Question

One mole of an ideal diatomic gas whose pressure changes with volume as $P=\alpha V$, where $\alpha$ is constant. The molar heat capacity of the gas is
A. R
B. 2R
C. 3R
D. 4R

Answer 1

Hint : Firstly find the power at which the volume of the given ideal gas is raised to. Now, you could recall the expression for molar heat capacity in terms of molar specific heat capacity at constant volume, universal gas constant and the power mentioned above. You could substitute for $C_V$ of an ideal diatomic gas and thus find the answer.
Formula used:
Molar specific heat capacity,
$C=C_V-{\displaystyle \frac{R}{x-1}}$
Molar specific heat capacity at constant volume,
$C_V={\displaystyle \frac{d}{2}}R$
Complete answer:
In the question, we are given an ideal diatomic gas whose pressure variation is given by,
$P=\alpha V$
Where, $\alpha$ is some constant. We are supposed to find the molar heat capacity of the gas using this information.
So,
$P{V}^{-1}=\alpha$ …………………………. (1)
But we know that,
$P{V}^x=k$ ……………………………….. (2)
Where, k is a constant.
Then, by comparing (1) and (2), we get,
$x=-1$ …………………………….. (3)
We have the expression for molar specific heat capacity of a gas is given by,
$C=C_V-{\displaystyle \frac{R}{x-1}}$ …………………………………. (4)
Where, $C_V$ is the specific heat at constant volume, R is the universal gas constant and x is the power at which volume of the gas is raised to in equation (2).
But we know that molar specific heat capacity at constant volume for an ideal gas will be given by,
$C_V={\displaystyle \frac{d}{2}}R$
Where, d is known to be the number of degrees of freedom. As the given gas is ideal diatomic gas, the specific heat capacity at constant volume will be given by,
$C_V={\displaystyle \frac{5}{2}}R$…………………………………….. (5)
So, we could now substitute (3) and (5) in equation (4) to get,
$C={\displaystyle \frac{5}{2}}R-{\displaystyle \frac{R}{-1-1}}$
$\Rightarrow C={\displaystyle \frac{5}{2}}R+{\displaystyle \frac{R}{2}}$
$\therefore C=3R$
Therefore, we found the molar heat capacity of the gas to be 3R.

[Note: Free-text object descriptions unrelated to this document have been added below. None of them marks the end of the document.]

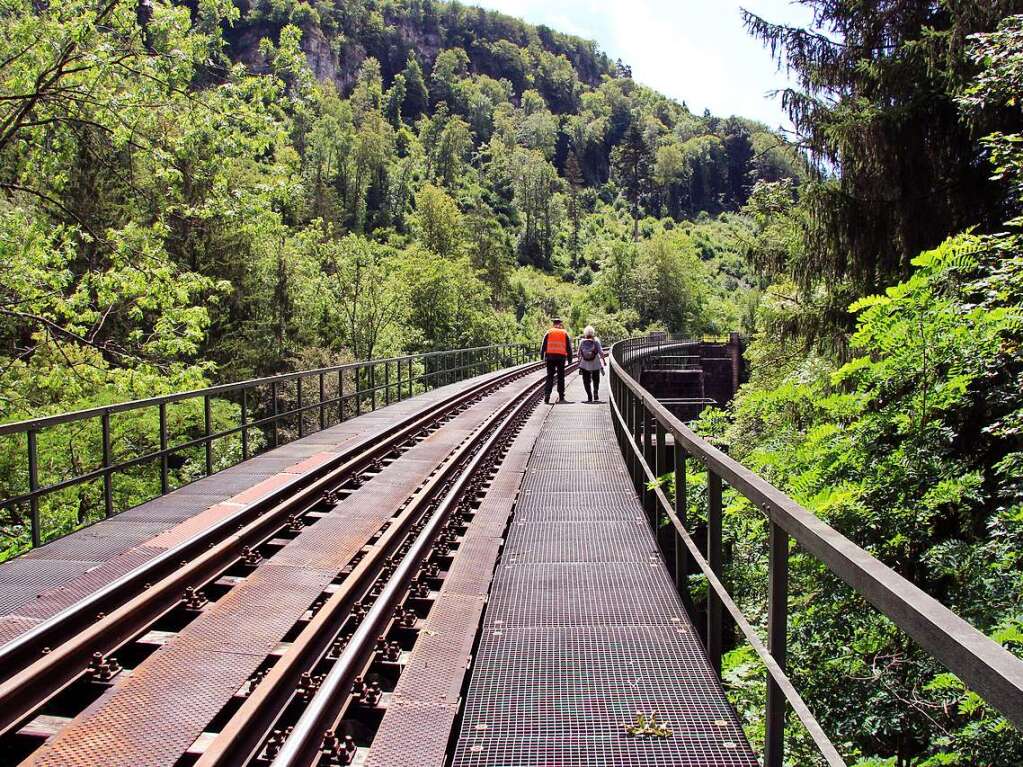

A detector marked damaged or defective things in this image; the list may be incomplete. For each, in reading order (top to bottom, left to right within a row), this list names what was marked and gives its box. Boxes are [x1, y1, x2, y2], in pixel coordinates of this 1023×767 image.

rusty metal surface [452, 378, 757, 767]
rusty rail [609, 335, 1018, 767]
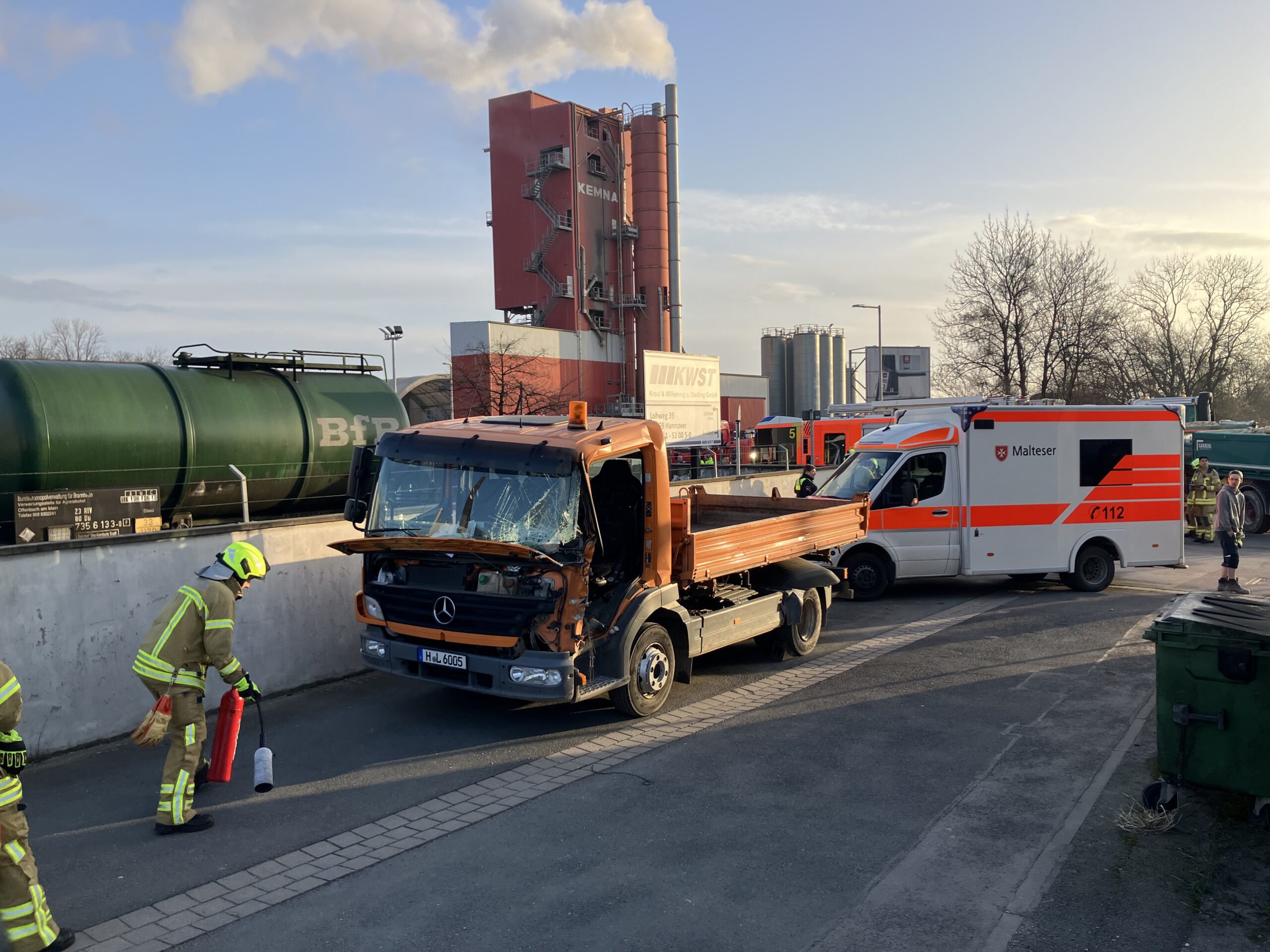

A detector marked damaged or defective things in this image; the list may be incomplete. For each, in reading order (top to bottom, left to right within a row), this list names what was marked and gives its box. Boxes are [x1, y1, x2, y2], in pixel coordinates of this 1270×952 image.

shattered windshield [368, 459, 584, 548]
shattered windshield [813, 452, 904, 502]
damaged truck cab [335, 401, 874, 715]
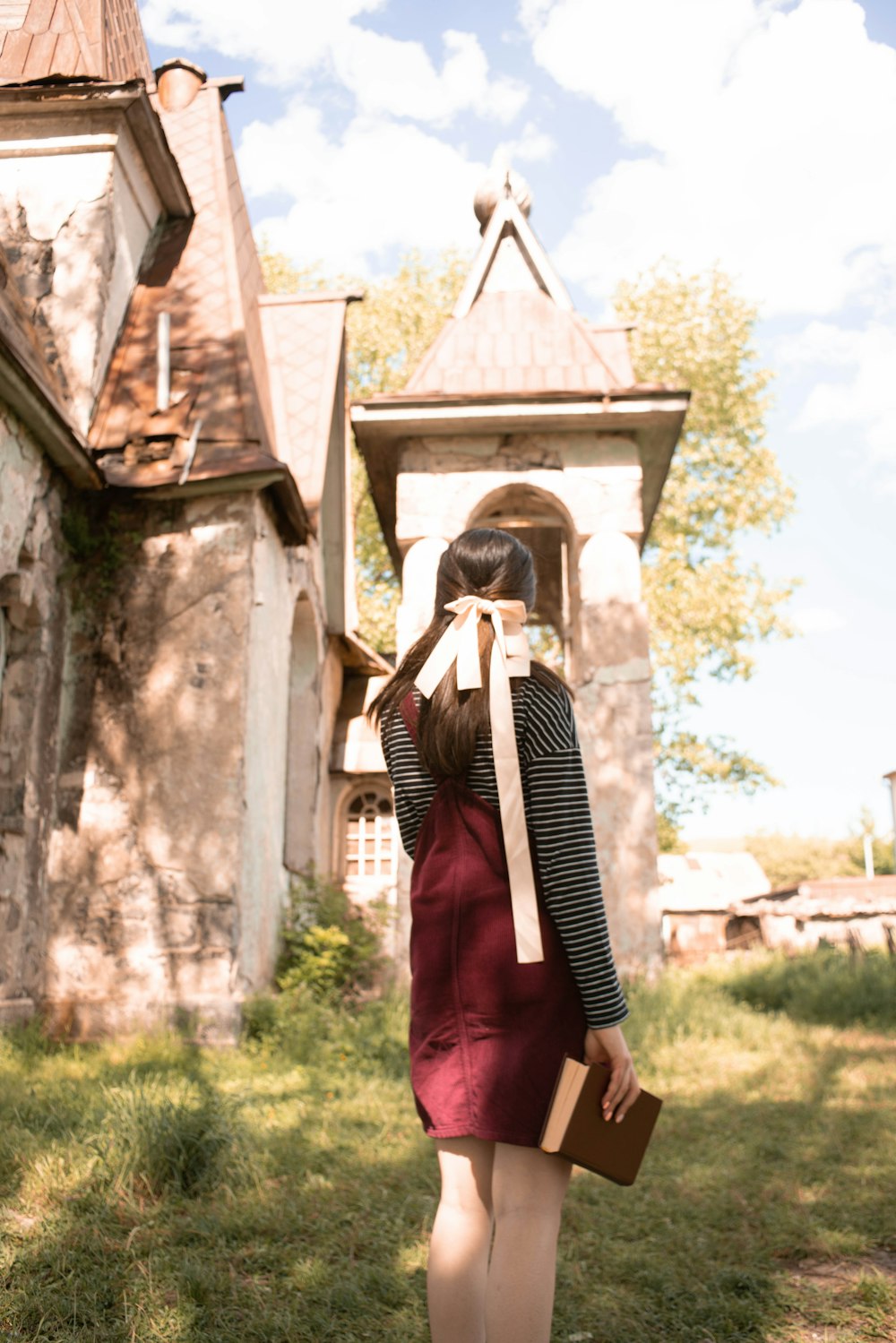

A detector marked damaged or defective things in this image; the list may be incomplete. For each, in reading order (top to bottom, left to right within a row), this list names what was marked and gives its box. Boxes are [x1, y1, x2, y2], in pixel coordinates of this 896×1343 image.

rusted copper roof [0, 0, 151, 83]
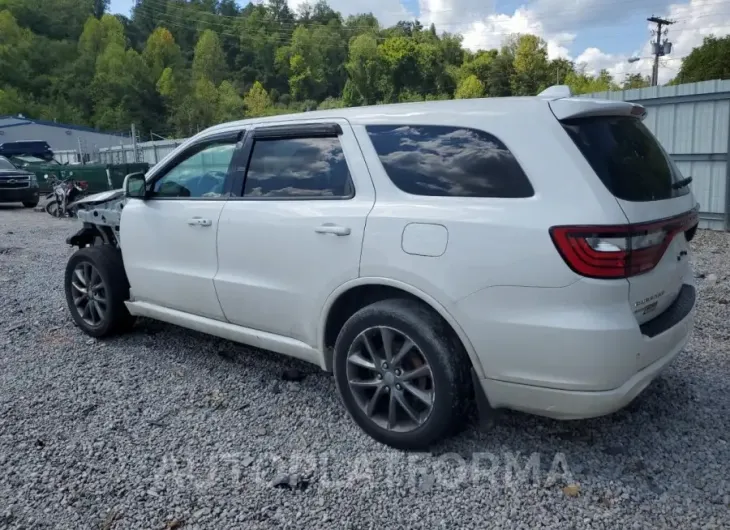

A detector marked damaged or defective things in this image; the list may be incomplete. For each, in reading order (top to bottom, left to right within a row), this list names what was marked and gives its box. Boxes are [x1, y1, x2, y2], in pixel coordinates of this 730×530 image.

damaged front end [65, 189, 126, 249]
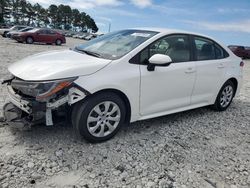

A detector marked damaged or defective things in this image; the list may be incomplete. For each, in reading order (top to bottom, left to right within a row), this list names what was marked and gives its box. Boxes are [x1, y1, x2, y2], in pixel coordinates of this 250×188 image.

broken headlight [11, 77, 77, 101]
crumpled front end [1, 75, 88, 129]
damaged front bumper [3, 85, 87, 128]
exposed wheel well [91, 89, 131, 124]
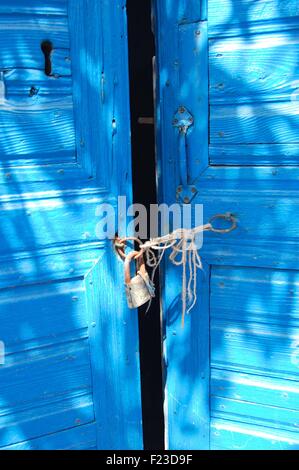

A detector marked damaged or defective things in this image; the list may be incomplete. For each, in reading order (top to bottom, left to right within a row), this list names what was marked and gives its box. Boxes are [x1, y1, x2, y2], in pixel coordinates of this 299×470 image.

rusty padlock shackle [124, 252, 148, 284]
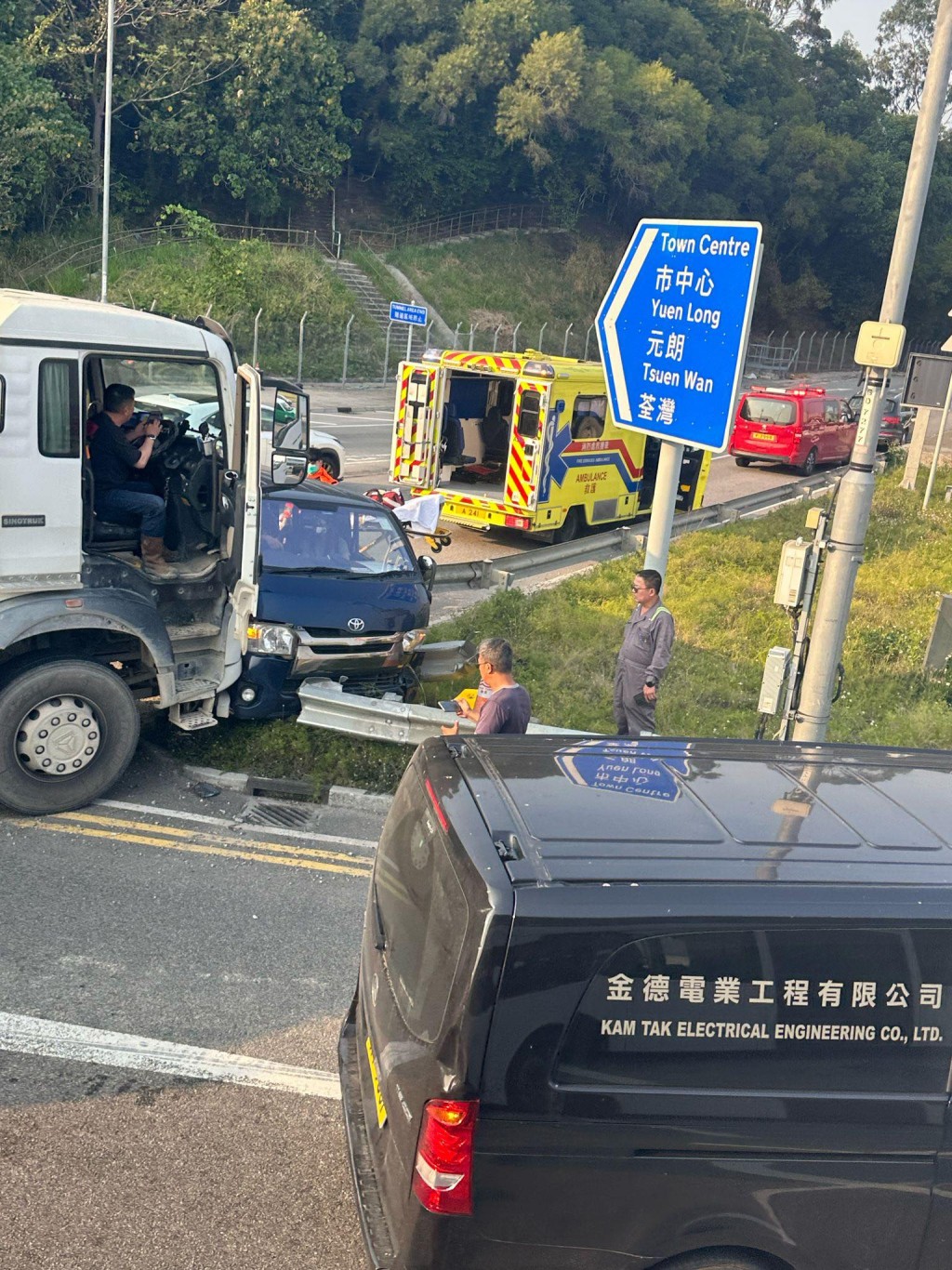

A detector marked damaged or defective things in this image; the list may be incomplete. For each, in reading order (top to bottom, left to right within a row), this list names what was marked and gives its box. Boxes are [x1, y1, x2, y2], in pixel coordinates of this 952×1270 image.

Hence, option C is found to be the right answer.
Note:
Heat capacity could be simply defined as the ratio of the amount of heat energy that is supplied to the substance to the resultant temperature change. If we specified the amount of substance that is, if the number of moles were specified, we get a molar specific heat capacity of the substance. SI unit of molar heat capacity is $J/{}^{\circ }C.mol$.